Yes, there is a notional loss of control involved in this shift, but only in the sense that a tour guide showing visitors around the great pyramids has more direct control over the group than the original architect of that edifice. The tour guide can give you information, but it is the (probably in this case nameless) architect who shaped the experience, who inspired a sense of awe and wonder; who gives the journey its deep emotional charge and provides a truly memorable experience. And as we know, emotion (although it might make us uncomfortable in a business context to discuss it) is essential for learning to take place.

The real point is that the loss of immediate control in embracing informal learning within the context of a learning architecture – in moving your role from tour guide to architect – brings an immense power possibility. Because the potential contained in the integration of learning, and more importantly the application of learning, into everyday life is massive.

Differences and similarities

So what does it look like, this new view of learning? Where can we see a learning architecture? The simplest way is to just to show one (see sidebar). It is really only by describing and showing the structure of a particular programme that you can see what is meant – because as Clive Shepherd points out in his book: ‘each organisation is different’. A learning architect has to meet, ‘the particular learning requirement for the particular target audience, and in consideration of the practical constraints and opportunities’.

The notion of learning strategists as architects is not new, nor the idea of learning architectures. Bersin & Associates showed a series of fascinating and varied architectural case studies back in 2008. But the interesting thing for us is not how different architectures are, but how similar, and indeed how our ever-growing experience in architectural approaches – what works for different audiences, what’s needed and how to work within different engineering constraints – can help short-cut the strategic thinking for new clients or projects.

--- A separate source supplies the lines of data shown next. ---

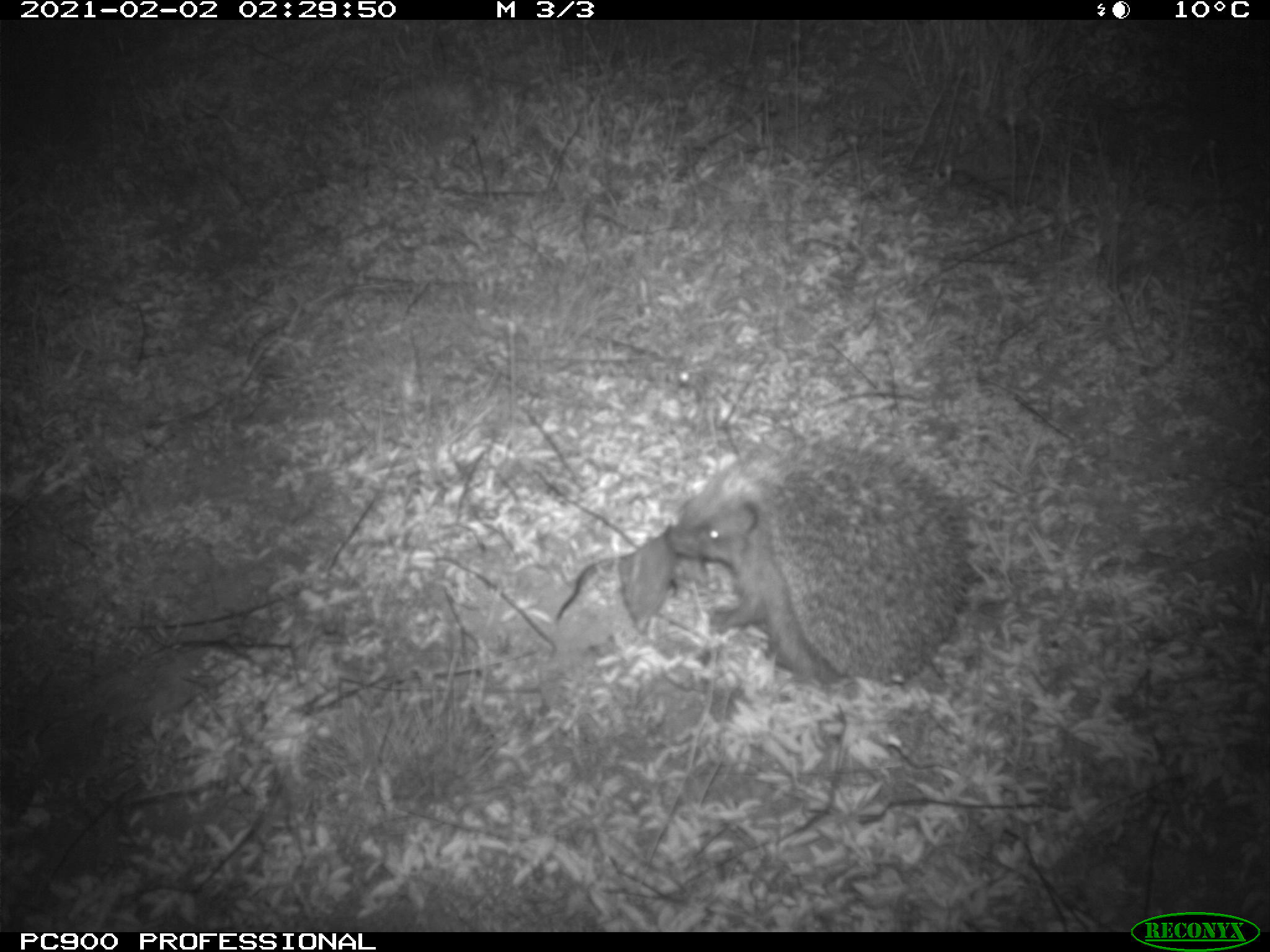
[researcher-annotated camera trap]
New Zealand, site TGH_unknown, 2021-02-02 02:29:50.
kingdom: Animalia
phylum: Chordata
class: Mammalia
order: Eulipotyphla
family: Erinaceidae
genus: Erinaceus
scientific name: Erinaceus europaeus europaeus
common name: european hedgehog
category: hedgehog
Hedgehog (european hedgehog) (Erinaceus europaeus europaeus).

Just as not all houses are completely different – my Victorian house is in many structural respects identical to thousands up and down the UK – so not all learning architectures are completely dissimilar – and no architects start a job with a completely blank sheet of paper. They bring models and design principles to the table, based on their knowledge and experience.

A learning architecture is a strategic design for learning to meet a particular business goal in a particular situation. While the specificity of the architecture that results, in its response to that individual goal and situation, is important, it is unlikely to be completely unique. If you’re looking at induction for management consultants within the professional services sector, for instance – or dealer training within Automotive – LEO Learning could point you towards an architecture that we know works. You might have to tweak a few variables, based on the IT infrastructure constraints, learner profile, timescale and so on, to do with your particular situation, but you would have an architecture to compare with and benchmark to work with – a place to start. Your journey might not feel completely like jumping off a cliff.

Architecture for topic stream learning in a Professional Services environment

Each organisation and audience requires a specific approach relating to technical, cultural and social parameters as well as specific learning needs. Yet many of the core requirements are the same. In this case, topic stream learning for consultants within the professional services sector brings ‘traditional’ e-learning, events, media, social networking and collaboration tools into learning journeys created from both the informal and formal components available. Key parts of the learning programmes feed out of the topic streams into continued professional development programmes as an extension to the core learning design.